Extend the passage on accent variation in American and British English, beginning right after its final sentence.

Document text:
(begin)

LESS VARIATION IN THE US THAN IN THE UK
Compared to the language variance existing in the UK, in the US ‘there is little variation between one speaker and another.’ In Britain English has been established for 1500 years and over the centuries most people in the British Isles have spent all their lives in the localities where they were born, whereas in the US since the 19th century there has been an enormous expansion and movement of the English-speaking population.
Geographically, three main dialect areas broadly characterise linguistic variation in the US: 1. Northeastern, 2. Southern, 3. General American. The Northeastern accent is heard in New England and NY State, not in NY City (extending to west, to include Pennsylvania and the Midwestern states of Ohio, Indiana, Illinois, and north-west into the Dakotas); the Southern from Virginia along the Atlantic coast and the Gulf coast states and inland into Texas, Oklahoma and Arkansas); (MA in the east-coast region separating the NE from the S, including Philadelphia and Pittsburgh); General American (or Network English) is what is spoken in the rest of the country often divided into two: a western region (most of the Pacific coast, the Rockies, the Great Planes and the western Mississippi Valley) and an eastern region (from Pennsylvania to the eastern Mississippi region). It is used by most Americans, although we can’t say it’s a single unified accent. It’s a standard variety having no marked regional characteristics, somewhat comparable to RP in Britain although unlike it, it has no connotation of eliteness.

(end)

Data extract:

(begin)

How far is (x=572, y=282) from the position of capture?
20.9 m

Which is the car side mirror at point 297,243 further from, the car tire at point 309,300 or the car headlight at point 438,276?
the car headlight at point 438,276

(end)

Reply to the task:
The Northeastern accent is characterised by the dropping of ‘r’ after vowels (as in vigor). “Park the car in Harvard yard” is rendered as pahk the cah in Hahvahd yahd. Most Americans would laugh at this, except in the South East where main features are shared. The Southern accent is also non-rhotic and recognizable for its slow delivery and its tendency to form diphthongs where pure vowels are found in other accents. The ‘South drawl’ refers to the lengthening of vowels in stressed syllables, turning them into diphthongs (man>mæIn). An exception to this diphthongizing tendency, is the pure vowel in words like ‘I’ and ‘my’ > ‘ah’ and ‘ma’.
In the US Linguistic variation may also be described by ethnic dialects (C, SE, 17): Anglo (of European British ancestry, mainly in the northern region); African-American (of African ancestry, mainly in the southern region); Hispanic (of Central American ancestry, mainly in the south-western area).
THE DIFFERENCE THAT NOAH WEBSTER MADE
Soon after Independence years Noah Webster made his best to make American English different from British English. By the 19th century BE had achieved standardisation resulting into a variety whose character was supra-regional within Britain. For a few decades (1760-1800) the English-speaking world was rather unified in the way spelling, grammar and vocabulary were taught than had ever been before – and would ever be again. However, SE, conceived as a uniform mode of linguistic behaviour uniting English speakers everywhere, began to fragment as soon as it had appeared. While Johnson and others were busy finishing dictionary and grammars which they though would keep English under control, in the North American colonies, these very conventions were being questioned by Noah Webster, the linguist who was proposing different norms for American English.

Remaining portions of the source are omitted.